Scott Westerfeld’s purpose for creating the book Uglies is to question the order of the world surrounding human life, by creating a futuristic world he was able to highlight the problems that are seen in the reader’s world. Offering more than one aspect for the reader to grow from, Uglies is the perfect book to have on the fiction reading list. Being Ugly: Tally Youngblood is the main character of the book Uglies. Although, she is the main character and also the protagonist, the reader doesn’t always agree with Tally’s point of view. Tally’s world is different in structure from the reader’s world.
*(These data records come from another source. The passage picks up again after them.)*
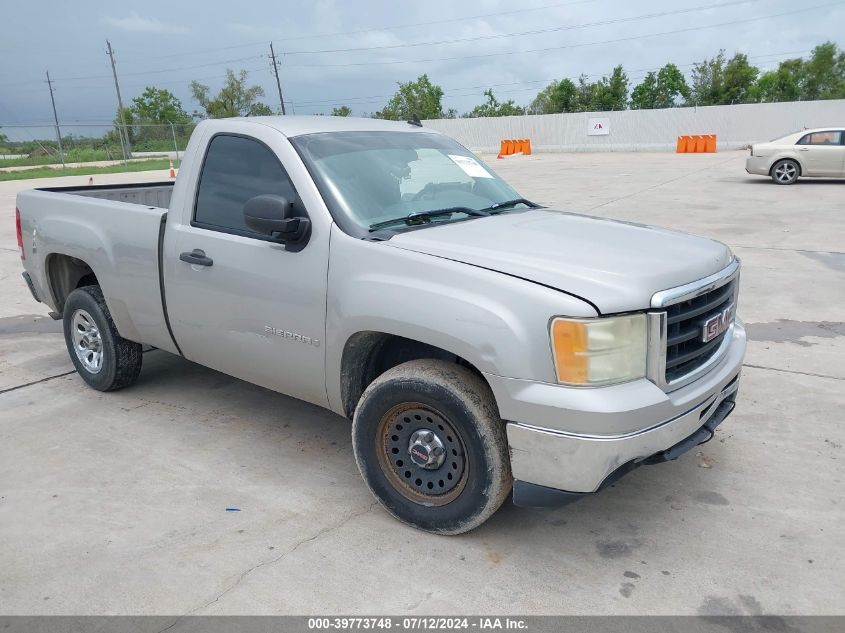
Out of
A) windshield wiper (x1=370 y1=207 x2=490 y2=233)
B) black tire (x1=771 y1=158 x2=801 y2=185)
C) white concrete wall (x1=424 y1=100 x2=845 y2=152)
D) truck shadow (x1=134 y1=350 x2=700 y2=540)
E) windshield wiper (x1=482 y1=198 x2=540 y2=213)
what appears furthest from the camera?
white concrete wall (x1=424 y1=100 x2=845 y2=152)

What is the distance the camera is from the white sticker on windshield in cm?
433

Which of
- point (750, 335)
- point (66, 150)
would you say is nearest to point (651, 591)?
point (750, 335)

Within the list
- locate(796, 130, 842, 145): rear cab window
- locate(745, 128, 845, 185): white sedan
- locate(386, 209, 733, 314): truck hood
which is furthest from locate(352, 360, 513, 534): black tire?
locate(796, 130, 842, 145): rear cab window

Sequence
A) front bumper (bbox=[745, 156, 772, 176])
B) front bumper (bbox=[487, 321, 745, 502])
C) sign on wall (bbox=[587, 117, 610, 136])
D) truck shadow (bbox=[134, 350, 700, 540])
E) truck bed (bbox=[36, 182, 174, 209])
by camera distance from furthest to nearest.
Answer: sign on wall (bbox=[587, 117, 610, 136]), front bumper (bbox=[745, 156, 772, 176]), truck bed (bbox=[36, 182, 174, 209]), truck shadow (bbox=[134, 350, 700, 540]), front bumper (bbox=[487, 321, 745, 502])

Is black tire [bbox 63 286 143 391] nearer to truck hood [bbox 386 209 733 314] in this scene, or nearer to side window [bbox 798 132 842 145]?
truck hood [bbox 386 209 733 314]

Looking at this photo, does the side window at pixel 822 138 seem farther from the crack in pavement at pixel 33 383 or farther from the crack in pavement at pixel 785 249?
the crack in pavement at pixel 33 383

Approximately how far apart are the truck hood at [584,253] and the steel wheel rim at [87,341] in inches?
114

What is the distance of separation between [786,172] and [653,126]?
2419cm

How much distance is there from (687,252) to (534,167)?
2568cm

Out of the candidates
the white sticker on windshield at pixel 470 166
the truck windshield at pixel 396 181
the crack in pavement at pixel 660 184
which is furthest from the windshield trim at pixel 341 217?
the crack in pavement at pixel 660 184

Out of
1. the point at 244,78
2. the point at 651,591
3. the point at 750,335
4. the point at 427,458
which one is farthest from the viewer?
the point at 244,78

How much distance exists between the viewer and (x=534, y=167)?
1110 inches

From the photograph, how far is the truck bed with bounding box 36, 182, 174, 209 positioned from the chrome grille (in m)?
4.25

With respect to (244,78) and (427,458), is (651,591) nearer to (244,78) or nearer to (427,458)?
(427,458)
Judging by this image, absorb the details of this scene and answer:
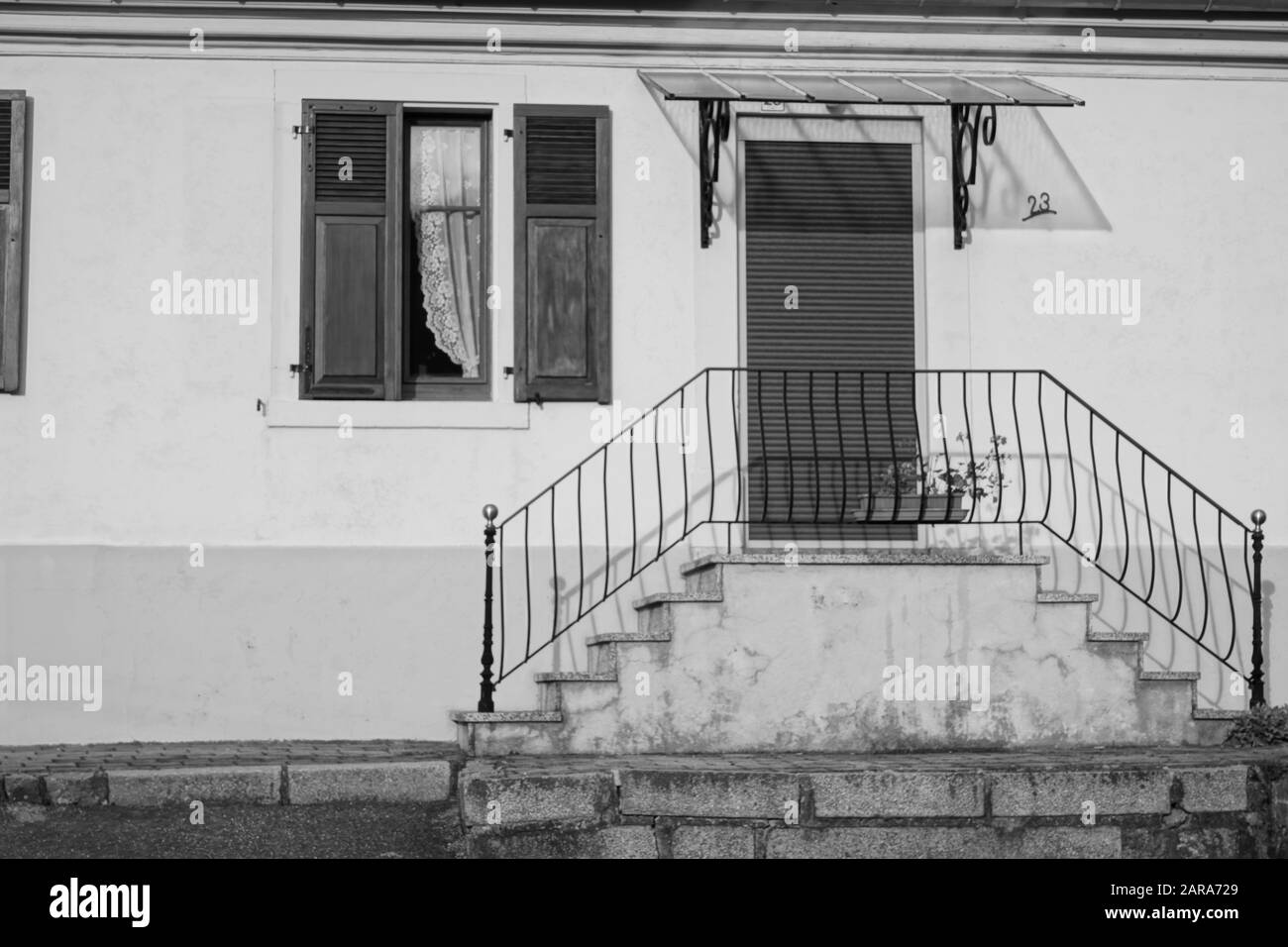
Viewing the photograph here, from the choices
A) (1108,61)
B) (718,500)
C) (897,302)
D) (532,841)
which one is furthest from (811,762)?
(1108,61)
The people in Tally’s world are controlled, unable to think open-mindedly, and make decisions for themselves. The reader is able to see beyond Tally’s ignorance, which is why the reader doesn’t always agree with Tally’s point of view. Scott Westerfeld does this to show the imperfection in Tally’s world. Westerfeld really forces the reader to think and see beyond Tally’s eyes, because what Tally sees as right isn’t always right. Tally is an Ugly, and where she lives in Uglyville, everyone is considered Ugly. Only the people who live on the opposite side of the river in New

Pretty Town are considered to be Pretty. Laughs from new Pretties partying, and fireworks blazing in the air are heard and seen from Uglyville. This is what builds up the anticipation to turn sixteen, because once an Ugly is sixteen he or she is able to be turned into a Pretty. The separation of the Uglies from the Pretties is similar to the separation that students face in school, between the “out” and “in” crowds. The students in the out crowds are the ones watching the in crowds have fun. This is one way that a reader might be able to relate to the book Uglies.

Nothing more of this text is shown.